In specific I am working in linux environment. This is an opengl application. Upon a calculation of certain geometries, I want to be able to fire an event whenever a new geom开发者_运维技巧etry is created. Is there any .NET equivalent of events in C ??

Thanks, Vishnu


With gnome libraries or gtk+ (which is built on top of it)? You can do it all yourself with function pointers, but this is the only "standard" C library that I've personally used that standardized events and callbacks. There's probably others out there, too.


Events in C are implemented using function callbacks. The linked question has a couple answers that address how to code callbacks.


To translate from .NET land:

An "event" is simply the calling of a function. To make this configurable, you need to give the thing that generates the "event" a function pointer. The function pointer is called, and is the thing that is "done" when the "event" occurs.

A thing to "do" is a function in C and C++.

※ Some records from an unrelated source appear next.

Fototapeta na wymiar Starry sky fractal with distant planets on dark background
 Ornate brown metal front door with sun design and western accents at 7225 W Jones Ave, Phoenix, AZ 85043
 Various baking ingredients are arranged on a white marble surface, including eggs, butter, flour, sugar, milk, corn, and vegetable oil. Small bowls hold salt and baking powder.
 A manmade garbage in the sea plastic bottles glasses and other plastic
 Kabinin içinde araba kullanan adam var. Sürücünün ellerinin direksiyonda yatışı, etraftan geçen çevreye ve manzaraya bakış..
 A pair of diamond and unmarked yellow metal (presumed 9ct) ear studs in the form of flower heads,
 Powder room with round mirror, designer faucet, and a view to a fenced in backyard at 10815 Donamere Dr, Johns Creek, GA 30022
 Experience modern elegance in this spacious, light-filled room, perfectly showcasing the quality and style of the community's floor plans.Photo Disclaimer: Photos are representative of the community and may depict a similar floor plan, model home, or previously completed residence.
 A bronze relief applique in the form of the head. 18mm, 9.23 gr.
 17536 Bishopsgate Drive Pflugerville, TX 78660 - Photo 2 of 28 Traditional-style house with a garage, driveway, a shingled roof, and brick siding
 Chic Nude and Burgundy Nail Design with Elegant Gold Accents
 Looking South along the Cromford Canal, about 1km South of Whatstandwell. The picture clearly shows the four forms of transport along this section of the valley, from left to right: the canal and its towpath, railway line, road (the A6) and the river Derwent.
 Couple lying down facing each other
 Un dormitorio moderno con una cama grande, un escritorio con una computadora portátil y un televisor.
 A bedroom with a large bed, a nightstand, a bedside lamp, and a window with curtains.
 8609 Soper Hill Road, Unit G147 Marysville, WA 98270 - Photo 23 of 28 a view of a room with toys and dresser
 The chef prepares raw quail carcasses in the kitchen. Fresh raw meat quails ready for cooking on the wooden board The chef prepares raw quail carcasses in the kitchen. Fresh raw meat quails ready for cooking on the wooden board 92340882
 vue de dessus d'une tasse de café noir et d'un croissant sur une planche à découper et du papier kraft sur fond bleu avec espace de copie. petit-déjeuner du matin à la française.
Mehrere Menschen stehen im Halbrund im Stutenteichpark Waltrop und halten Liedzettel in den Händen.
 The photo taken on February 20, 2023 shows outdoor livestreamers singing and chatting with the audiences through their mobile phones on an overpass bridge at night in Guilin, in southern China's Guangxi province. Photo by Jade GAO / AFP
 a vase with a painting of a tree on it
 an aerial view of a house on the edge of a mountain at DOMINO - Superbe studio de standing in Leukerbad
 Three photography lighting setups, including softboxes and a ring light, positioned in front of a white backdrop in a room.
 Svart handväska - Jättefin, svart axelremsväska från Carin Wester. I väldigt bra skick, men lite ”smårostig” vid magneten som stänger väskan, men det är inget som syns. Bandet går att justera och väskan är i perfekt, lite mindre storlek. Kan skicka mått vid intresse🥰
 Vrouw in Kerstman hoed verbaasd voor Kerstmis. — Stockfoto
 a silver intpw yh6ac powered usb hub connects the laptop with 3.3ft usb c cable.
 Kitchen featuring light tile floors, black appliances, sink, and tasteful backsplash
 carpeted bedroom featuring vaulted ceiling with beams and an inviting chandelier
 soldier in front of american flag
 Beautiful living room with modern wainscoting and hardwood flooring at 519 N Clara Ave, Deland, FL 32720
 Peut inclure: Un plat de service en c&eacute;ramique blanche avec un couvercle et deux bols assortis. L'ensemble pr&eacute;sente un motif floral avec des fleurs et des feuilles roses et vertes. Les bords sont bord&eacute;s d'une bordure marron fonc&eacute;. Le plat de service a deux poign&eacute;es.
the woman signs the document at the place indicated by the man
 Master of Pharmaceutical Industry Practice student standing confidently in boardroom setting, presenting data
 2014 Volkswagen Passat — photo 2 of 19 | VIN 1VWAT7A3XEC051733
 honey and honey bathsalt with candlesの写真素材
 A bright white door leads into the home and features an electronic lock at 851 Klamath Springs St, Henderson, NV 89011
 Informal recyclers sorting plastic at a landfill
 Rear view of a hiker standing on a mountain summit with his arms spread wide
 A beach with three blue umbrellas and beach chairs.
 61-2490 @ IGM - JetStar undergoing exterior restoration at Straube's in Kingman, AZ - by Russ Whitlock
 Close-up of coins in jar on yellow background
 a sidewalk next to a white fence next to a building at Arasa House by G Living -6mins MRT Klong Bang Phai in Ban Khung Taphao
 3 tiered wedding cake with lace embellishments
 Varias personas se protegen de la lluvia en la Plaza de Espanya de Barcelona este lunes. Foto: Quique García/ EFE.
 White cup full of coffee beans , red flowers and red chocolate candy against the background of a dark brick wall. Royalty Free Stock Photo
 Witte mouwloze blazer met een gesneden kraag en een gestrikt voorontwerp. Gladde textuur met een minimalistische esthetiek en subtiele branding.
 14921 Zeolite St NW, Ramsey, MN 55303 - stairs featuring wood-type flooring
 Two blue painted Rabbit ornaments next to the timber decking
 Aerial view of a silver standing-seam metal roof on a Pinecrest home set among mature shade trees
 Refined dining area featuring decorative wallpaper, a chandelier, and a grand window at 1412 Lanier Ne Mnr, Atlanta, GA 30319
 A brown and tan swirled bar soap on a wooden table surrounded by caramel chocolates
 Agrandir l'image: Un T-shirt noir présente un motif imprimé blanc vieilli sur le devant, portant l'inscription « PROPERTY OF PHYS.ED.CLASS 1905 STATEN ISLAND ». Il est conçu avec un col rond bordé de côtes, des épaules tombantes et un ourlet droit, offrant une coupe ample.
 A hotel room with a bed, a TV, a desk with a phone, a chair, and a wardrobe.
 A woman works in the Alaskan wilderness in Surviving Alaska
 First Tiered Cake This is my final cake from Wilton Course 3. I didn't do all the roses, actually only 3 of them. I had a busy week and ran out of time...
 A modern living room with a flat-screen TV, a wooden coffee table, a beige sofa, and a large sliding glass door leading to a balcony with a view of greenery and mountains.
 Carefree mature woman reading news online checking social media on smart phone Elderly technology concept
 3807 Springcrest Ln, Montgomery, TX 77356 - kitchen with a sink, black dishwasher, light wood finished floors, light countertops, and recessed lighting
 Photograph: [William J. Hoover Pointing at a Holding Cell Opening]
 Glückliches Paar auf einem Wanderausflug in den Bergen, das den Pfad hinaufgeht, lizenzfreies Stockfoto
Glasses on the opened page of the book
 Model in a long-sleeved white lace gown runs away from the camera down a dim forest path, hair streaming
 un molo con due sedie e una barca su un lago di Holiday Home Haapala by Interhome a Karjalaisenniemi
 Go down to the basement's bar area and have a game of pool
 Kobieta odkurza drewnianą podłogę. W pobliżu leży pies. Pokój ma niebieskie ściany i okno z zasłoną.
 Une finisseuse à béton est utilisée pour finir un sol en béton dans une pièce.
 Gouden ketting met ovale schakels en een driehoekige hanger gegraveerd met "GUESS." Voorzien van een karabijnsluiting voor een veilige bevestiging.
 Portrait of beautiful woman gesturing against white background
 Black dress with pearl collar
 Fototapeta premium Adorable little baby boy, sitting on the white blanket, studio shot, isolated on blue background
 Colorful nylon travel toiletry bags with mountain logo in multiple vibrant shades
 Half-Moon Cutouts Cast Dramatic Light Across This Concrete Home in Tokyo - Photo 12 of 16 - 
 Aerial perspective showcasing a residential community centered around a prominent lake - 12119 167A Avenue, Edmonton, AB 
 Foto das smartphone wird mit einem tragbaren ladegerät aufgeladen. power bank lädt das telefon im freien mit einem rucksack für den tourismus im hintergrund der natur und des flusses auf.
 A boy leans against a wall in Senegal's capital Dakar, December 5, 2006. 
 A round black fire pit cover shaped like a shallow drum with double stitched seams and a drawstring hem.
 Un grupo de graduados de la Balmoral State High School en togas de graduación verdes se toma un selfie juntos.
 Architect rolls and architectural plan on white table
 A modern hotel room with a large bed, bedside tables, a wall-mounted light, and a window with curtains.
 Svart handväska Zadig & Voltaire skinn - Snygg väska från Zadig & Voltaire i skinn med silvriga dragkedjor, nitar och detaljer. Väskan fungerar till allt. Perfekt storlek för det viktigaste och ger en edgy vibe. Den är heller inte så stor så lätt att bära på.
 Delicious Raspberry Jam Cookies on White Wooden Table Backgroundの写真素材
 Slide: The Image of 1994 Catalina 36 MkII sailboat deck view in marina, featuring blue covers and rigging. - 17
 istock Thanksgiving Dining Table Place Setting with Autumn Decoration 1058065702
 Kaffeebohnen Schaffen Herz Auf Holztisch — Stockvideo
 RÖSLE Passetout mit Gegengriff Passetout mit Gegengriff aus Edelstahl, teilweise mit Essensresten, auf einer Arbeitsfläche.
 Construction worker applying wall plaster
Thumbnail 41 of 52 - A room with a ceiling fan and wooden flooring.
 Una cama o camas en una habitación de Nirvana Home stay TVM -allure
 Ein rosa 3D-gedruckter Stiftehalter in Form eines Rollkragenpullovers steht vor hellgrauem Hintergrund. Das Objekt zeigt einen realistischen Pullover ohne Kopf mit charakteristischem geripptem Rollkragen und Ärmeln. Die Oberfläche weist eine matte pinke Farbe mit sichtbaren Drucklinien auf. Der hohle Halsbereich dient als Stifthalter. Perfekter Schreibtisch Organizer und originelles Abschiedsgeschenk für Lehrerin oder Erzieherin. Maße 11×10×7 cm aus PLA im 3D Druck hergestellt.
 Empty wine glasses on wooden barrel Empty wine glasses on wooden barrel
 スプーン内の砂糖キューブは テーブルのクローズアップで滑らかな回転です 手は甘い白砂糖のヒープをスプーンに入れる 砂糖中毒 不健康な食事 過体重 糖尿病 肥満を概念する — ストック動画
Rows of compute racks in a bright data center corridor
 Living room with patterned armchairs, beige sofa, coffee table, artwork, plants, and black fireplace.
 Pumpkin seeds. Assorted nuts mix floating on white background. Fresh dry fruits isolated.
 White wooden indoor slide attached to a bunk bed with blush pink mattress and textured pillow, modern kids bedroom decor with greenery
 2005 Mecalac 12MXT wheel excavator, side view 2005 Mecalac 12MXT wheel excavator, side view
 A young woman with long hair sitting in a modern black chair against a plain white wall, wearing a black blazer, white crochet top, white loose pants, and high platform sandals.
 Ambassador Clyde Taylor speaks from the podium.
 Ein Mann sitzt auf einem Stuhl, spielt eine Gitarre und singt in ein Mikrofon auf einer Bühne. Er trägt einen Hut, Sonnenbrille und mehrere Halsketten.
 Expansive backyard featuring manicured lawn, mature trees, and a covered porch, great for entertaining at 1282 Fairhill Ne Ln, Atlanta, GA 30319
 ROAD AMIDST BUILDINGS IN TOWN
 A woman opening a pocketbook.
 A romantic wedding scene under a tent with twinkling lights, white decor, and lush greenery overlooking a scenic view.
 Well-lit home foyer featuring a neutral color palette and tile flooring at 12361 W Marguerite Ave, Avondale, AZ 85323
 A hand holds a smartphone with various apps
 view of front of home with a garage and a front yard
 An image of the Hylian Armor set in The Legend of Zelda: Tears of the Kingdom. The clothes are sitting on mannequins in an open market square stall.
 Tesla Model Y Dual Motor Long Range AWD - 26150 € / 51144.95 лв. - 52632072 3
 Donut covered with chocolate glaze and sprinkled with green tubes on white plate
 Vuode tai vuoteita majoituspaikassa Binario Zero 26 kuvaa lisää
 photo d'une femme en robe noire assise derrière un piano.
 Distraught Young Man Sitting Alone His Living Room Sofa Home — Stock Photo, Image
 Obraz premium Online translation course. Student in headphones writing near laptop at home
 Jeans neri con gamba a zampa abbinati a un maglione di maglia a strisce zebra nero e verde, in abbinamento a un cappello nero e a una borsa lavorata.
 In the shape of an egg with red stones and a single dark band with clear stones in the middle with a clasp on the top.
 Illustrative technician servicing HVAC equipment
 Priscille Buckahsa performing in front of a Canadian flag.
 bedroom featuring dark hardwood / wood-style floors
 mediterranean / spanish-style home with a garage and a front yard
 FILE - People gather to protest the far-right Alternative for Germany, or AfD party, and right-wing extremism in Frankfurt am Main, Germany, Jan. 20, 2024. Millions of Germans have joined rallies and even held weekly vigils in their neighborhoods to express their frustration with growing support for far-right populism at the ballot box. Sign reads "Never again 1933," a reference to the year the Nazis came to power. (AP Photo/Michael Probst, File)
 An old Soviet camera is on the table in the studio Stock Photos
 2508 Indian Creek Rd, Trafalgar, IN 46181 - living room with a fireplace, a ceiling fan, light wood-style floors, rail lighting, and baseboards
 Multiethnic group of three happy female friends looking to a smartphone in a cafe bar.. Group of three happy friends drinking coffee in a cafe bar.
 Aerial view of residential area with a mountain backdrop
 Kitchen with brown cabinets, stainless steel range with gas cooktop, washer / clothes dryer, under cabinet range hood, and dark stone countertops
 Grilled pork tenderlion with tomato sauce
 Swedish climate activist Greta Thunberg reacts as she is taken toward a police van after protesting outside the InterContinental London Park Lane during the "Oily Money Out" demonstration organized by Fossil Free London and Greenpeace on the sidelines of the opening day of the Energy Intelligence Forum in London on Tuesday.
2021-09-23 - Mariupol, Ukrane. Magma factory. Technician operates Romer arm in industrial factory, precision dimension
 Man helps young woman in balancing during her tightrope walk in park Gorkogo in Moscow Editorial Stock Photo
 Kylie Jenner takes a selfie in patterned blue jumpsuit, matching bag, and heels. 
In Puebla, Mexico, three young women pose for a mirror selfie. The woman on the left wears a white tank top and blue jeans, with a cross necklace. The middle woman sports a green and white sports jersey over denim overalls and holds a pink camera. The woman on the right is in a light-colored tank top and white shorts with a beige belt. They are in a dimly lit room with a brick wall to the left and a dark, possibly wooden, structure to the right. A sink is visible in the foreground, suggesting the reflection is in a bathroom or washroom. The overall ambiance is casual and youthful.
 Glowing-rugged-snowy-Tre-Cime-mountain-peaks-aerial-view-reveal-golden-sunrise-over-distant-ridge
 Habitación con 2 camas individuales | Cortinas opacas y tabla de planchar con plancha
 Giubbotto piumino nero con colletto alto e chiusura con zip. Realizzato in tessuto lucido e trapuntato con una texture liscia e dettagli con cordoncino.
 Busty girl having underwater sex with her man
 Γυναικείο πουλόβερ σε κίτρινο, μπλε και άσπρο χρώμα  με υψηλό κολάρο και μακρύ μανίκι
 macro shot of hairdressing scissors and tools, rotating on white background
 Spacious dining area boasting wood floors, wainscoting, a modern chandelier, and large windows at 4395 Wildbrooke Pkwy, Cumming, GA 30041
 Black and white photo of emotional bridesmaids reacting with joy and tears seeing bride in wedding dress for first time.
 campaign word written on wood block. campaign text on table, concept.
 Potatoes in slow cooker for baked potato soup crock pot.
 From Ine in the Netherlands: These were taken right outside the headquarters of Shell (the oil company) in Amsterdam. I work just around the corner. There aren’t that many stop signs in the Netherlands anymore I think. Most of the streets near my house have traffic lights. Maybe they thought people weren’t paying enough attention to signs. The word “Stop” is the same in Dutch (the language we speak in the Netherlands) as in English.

If you only want to "do" one thing upon an "event". You'd pass in a pointer to your function, which is the thing you want to "do" upon your "event" as a function pointer to the thing that causes the "event." This is called a callback. Other posts have lots of examples on how this works.

If you need to "do" multiple things on an "event", you'll need to use a signal/slot implementation like boost::signal. Or if OpenGL has something similar, I'd use that. In that case, you have multiple callbacks.


Though I can't say I'd really recommend using them, a possible alternative to callbacks would be signals.

You can use signal to say how a particular signal should be handled, and raise to send a particular signal. Note, however, that there are serious restrictions on what you can do in a signal handler. Lots of code isn't really written to deal well with signals, and quite a bit of it assumes that almost any signal implies such a serious problem that continued execution after a signal may be problematic.